Depois, deixam-se morrer do mesmo jeito, dramaticamente caídas pela varanda, as asinhas tortas, a imagem do desalento.  
Muita coisa ocorre em minha varanda. 
Há vida para além dos juros bancários. 

16 de jan. de 2015

Me desculpa, Mãe.
E se você puder, me mostre o caminho.

21 de nov. de 2014

Calma, confia em mim. Garanto que vai passar.

Eis que ela reiventou o conceito.

Que se reformule o bordão:

Calma. Ainda não começou, desta vez pegastes pesado demais… então a história não vai ainda pela metade. Há de desenvolver-se com todos os elementos que cuidadosamente inseriste. Tudo ainda por suceder…  sentirás dor a cada minuto, esta que ora imaginas sentir, sequer conta como medida. A seguir, tudo ruirá de fato, e só então poder-se-á dizer: calma! vai passar.

Algo como: calma que assim que chover essa tempestade de raios que formaste sobre a tua cabeça, e após seres fustigada pelos choques e a chuva e ensurdecida pelos trovões, a tendência é melhorar. Tudo isso vai passar, calma! Seguras-te firme, entretanto!

Acho que é por estas alturas que o cidadão, atordoado, explodido em lucidez, grita:

PÁRA!  NÃO SUPORTO MAIS!

E então, o mundo em entorpecido descompasso precisa silenciá-lo em diazepam.

É quando um ser humano adquire o olhar vazio, ou pleno demais, quando põe-se a comer os próprios piolhos em praça pública, quando um barulho estranho é ouvido, e não se sabe o que seja. É quando pequenos elementos da desordem afloram, um que grita 'não suporto mais'!

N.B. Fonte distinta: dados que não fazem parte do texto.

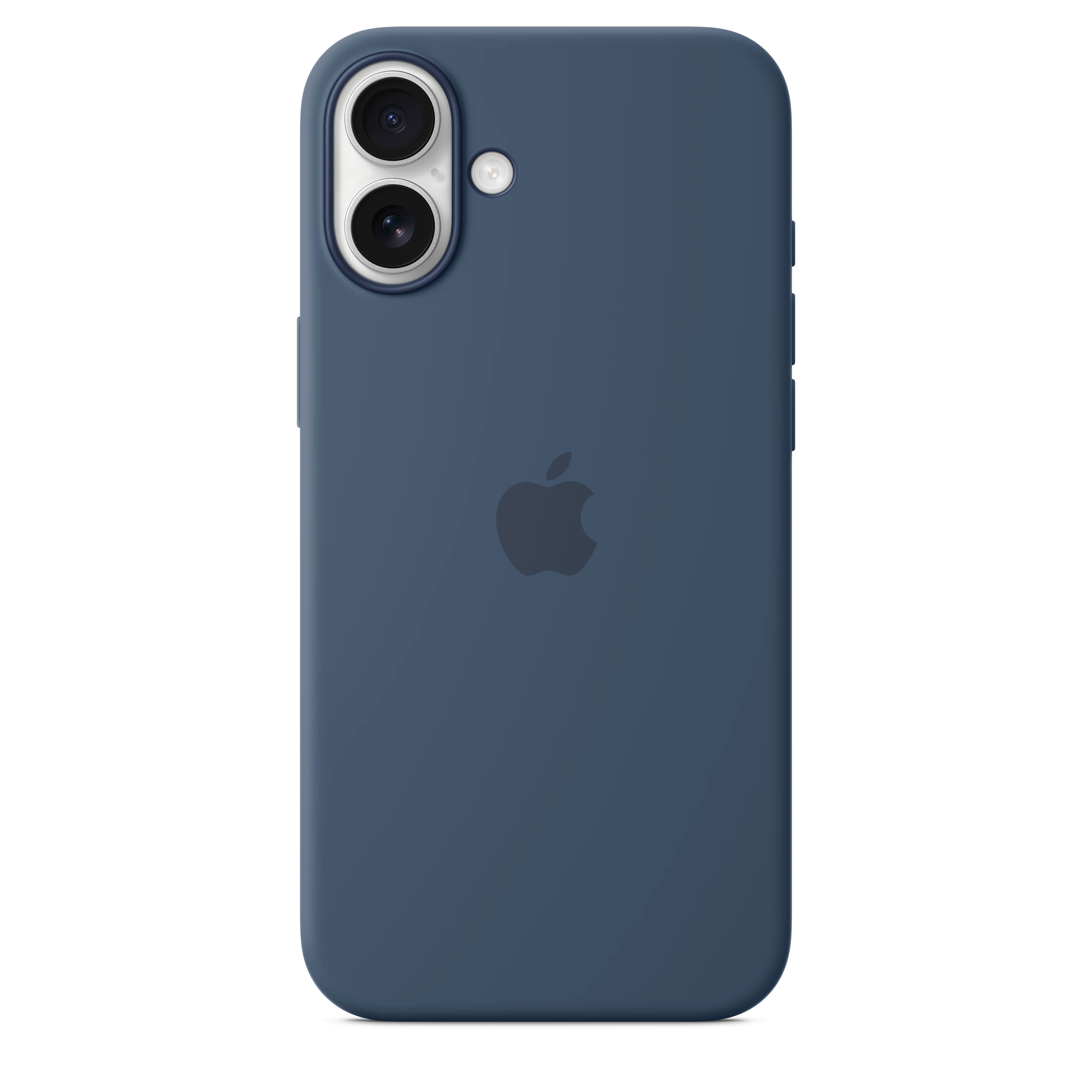iPhone 16 Plus Silicone Case with MagSafe - Denim - Image 4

Um frame de todos os que se voltam para trás nesta pausa sinistra que é o incomum, o desespero. No instante  seguinte voltam a atravessar as ruas, apressados, e não se lembram mais, porque dói lembrar-se, a dor paralisa e é preciso ir avante, porque ao menos desta vez não é com você.

Calma. É caso apenas de encontrar a faixa de pedestres. O momento em que não será contigo.